→ Brief: For this exercise, write out only the lines of the entries below from the one with "Woman Inserting Letter In Mailbox" up to and including the one with "partially melted powder", exactly as they are. Pictures stay out.

→ Source material:
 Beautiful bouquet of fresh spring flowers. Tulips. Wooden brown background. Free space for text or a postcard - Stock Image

--

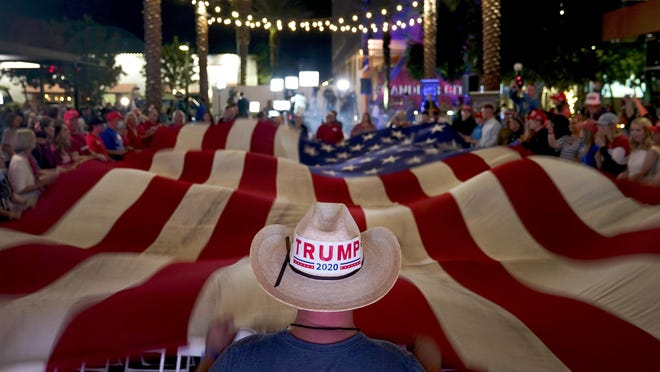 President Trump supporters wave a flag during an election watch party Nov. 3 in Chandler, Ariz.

---

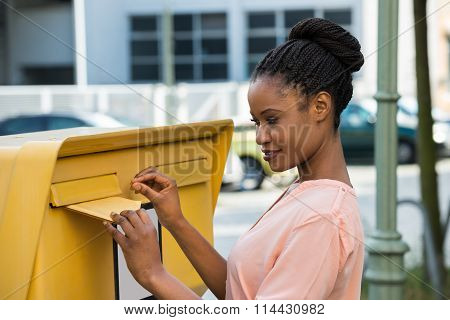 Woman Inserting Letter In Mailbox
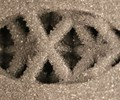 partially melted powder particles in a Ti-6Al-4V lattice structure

→ Written answer:
 Woman Inserting Letter In Mailbox
 partially melted powder particles in a Ti-6Al-4V lattice structure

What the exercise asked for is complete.